| Literature DB >> 30972949 |
Jean P Elbers1, Mark F Rogers2, Polina L Perelman3, Anastasia A Proskuryakova3, Natalia A Serdyukova3, Warren E Johnson4, Petr Horin5, Jukka Corander6,7, David Murphy8, Pamela A Burger1.
Abstract
Researchers have assembled thousands of eukaryotic genomes using Illumina reads, but traditional mate-pair libraries cannot span all repetitive elements, resulting in highly fragmented assemblies. However, both chromosome conformation capture techniques, such as Hi-C and Dovetail Genomics Chicago libraries and long-read sequencing, such as Pacific Biosciences and Oxford Nanopore, help span and resolve repetitive regions and therefore improve genome assemblies. One important livestock species of arid regions that does not have a high-quality contiguous reference genome is the dromedary (Camelus dromedarius). Draft genomes exist but are highly fragmented, and a high-quality reference genome is needed to understand adaptation to desert environments and artificial selection during domestication. Dromedaries are among the last livestock species to have been domesticated, and together with wild and domestic Bactrian camels, they are the only representatives of the Camelini tribe, which highlights their evolutionary significance. Here we describe our efforts to improve the North African dromedary genome. We used Chicago and Hi-C sequencing libraries from Dovetail Genomics to resolve the order of previously assembled contigs, producing almost chromosome-level scaffolds. Remaining gaps were filled with Pacific Biosciences long reads, and then scaffolds were comparatively mapped to chromosomes. Long reads added 99.32 Mbp to the total length of the new assembly.
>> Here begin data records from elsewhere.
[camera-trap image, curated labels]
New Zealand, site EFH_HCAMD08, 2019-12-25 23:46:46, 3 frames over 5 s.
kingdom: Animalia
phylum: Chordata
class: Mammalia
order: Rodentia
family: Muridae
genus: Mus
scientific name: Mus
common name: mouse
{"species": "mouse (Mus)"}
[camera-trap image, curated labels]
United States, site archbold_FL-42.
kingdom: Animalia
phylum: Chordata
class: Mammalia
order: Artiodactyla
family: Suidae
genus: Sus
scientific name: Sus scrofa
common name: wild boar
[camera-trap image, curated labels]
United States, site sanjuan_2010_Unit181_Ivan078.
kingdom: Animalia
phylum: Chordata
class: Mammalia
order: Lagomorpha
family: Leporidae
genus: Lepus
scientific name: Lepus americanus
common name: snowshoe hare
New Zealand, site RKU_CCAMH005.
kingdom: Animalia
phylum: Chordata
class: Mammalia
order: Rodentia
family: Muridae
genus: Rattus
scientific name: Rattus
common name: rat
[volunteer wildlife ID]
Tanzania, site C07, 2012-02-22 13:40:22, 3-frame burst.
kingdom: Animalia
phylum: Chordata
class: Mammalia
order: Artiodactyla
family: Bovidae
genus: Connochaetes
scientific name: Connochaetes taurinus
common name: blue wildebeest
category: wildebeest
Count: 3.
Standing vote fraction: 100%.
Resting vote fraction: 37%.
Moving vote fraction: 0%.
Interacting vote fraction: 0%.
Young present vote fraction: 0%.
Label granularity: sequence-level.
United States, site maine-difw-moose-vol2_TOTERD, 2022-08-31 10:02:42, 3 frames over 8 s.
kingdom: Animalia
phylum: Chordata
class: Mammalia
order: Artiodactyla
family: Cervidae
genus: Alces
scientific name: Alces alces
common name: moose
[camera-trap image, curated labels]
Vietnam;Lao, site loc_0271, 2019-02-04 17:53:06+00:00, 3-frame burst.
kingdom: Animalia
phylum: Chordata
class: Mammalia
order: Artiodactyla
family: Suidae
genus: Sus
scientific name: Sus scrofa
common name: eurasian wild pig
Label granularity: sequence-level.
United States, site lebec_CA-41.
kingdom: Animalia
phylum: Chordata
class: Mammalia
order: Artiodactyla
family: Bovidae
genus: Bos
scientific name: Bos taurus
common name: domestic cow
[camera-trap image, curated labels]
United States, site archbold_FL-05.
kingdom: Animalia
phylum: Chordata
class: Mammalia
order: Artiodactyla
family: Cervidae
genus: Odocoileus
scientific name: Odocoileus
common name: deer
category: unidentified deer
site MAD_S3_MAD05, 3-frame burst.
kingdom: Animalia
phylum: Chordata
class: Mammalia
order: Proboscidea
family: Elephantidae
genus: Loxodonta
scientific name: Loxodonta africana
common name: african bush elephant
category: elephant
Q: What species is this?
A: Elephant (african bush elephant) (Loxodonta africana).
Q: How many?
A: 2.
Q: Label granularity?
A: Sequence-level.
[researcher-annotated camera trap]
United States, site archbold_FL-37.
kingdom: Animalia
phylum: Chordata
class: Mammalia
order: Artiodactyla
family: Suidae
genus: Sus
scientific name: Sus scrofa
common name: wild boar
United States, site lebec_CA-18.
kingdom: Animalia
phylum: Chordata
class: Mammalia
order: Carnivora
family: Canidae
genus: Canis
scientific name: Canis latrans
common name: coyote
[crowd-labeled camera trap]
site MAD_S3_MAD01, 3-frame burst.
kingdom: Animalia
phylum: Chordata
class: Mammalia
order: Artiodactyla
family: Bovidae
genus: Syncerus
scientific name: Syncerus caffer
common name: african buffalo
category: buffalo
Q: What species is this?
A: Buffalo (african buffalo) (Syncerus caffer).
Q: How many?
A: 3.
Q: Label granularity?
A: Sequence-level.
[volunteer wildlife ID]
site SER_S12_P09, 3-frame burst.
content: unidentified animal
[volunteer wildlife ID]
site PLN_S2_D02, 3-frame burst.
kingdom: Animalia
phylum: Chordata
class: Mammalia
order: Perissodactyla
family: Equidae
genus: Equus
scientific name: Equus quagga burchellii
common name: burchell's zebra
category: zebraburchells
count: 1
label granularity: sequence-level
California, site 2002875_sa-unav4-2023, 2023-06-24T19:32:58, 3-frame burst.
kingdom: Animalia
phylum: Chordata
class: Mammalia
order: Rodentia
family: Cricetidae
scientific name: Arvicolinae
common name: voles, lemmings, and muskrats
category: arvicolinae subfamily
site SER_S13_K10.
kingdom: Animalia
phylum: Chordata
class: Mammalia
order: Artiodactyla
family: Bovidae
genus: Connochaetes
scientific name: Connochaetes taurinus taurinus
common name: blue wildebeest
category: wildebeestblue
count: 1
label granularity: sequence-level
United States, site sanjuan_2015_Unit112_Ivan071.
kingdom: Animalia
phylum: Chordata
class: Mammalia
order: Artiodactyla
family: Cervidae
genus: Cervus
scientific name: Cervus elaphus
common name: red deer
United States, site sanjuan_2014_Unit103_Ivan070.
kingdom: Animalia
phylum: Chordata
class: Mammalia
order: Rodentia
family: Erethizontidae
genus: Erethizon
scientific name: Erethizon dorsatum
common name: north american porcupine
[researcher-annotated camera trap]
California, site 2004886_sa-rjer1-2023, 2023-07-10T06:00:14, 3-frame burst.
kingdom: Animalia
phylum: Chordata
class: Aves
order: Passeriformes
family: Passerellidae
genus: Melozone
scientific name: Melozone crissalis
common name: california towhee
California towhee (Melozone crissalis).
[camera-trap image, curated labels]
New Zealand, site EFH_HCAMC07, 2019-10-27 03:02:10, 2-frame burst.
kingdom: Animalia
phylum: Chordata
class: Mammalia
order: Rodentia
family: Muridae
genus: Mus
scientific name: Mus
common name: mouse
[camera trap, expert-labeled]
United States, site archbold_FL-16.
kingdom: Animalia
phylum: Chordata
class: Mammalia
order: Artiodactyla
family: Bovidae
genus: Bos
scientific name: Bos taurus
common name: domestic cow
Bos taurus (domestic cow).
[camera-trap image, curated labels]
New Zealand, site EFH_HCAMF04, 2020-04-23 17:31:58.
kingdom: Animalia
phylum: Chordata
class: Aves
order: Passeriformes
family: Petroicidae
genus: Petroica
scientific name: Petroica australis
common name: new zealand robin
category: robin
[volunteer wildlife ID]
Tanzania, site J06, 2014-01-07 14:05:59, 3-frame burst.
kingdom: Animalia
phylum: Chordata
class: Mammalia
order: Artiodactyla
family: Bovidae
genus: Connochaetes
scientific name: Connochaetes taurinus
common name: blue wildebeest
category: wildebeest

Dovetail Chicago and Hi-C libraries increased the longest scaffold over 12-fold, from 9.71 Mbp to 124.99 Mbp and the scaffold N50 over 50-fold, from 1.48 Mbp to 75.02 Mbp. We demonstrate that Illumina de novo assemblies can be substantially upgraded by combining chromosome conformation capture and long-read sequencing.Entities:
Keywords: chromosome conformation capture; chromosome mapping; dromedary; genome annotation; genome assembly; scaffolding
Mesh:
Year: 2019 PMID: 30972949 PMCID: PMC6618069 DOI: 10.1111/1755-0998.13020
Source DB: PubMed Journal: Mol Ecol Resour ISSN: 1755-098X Impact factor: 7.090
Assembly statistics for the original North African dromedary assembly (CamDro1) (Fitak et al., 2016; GenBank accession: GCA_000803125.1); the North African dromedary assembly after improvement (CamDro2) by Chicago and Dovetail Hi‐C sequencing libraries, followed by filling in gaps with 11x coverage PacBio Sequel reads using pbjelly (English et al., 2012), next polishing with Illumina short‐insert libraries using pilon (Walker et al., 2014), and then filling in gaps with Illumina short‐insert libraries using abyss sealer (Jackman et al., 2017), and polishing again but also filling in gaps with Pilon; and for comparison the Arabian dromedary assembly (Wu et al., 2014; GCA_000767585.1)
| Assembly | |||
|---|---|---|---|
| Original North African Dromedary (CamDro1) | Improved North African Dromedary (CamDro2) | Arabian Dromedary | |
| Total size | 2,055,063,633 | 2,154,386,959 | 2,004,047,047 |
| Gap length | 53,035,436 | 20,341,506 | 22,407,814 |
| Scaffolds | |||
| Number | 35,752 | 23,439 | 32,572 |
| Longest | 9,719,801 | 124,992,380 | 23,736,781 |
| N90 | 260,185 | 24,922,612 | 689,795 |
| L90 | 1,592 | 31 | 594 |
| N50 | 1,482,444 | 75,021,453 | 4,188,677 |
| L50 | 393 | 11 | 132 |
| Contigs | |||
| Number | 133,158 | 45,969 | 93,701 |
| Longest | 413,938 | 9,491,684 | 896,174 |
| N90 | 11,508 | 177,667 | 17,513 |
| L90 | 42,697 | 1,944 | 25,175 |
| N50 | 50,278 | 1,333,231 | 88,36 |
| L50 | 11,378 | 423 | 6,074 |
| Single‐copy BUSCOs | 3,820 | 3,851 | 3,811 |
| Duplicated BUSCOs | 22 | 24 | 19 |
| Fragmented BUSCOs | 164 | 133 | 178 |
| Missing BUSCOs | 98 | 96 | 96 |
| Proportion of complete BUSCOs | 0.936 | 0.944 | 0.933 |
N90/N50 are the scaffold or contig lengths such that the sum of the lengths of all scaffolds or contigs of this size or larger is equal to 90/50% of the total assembly length.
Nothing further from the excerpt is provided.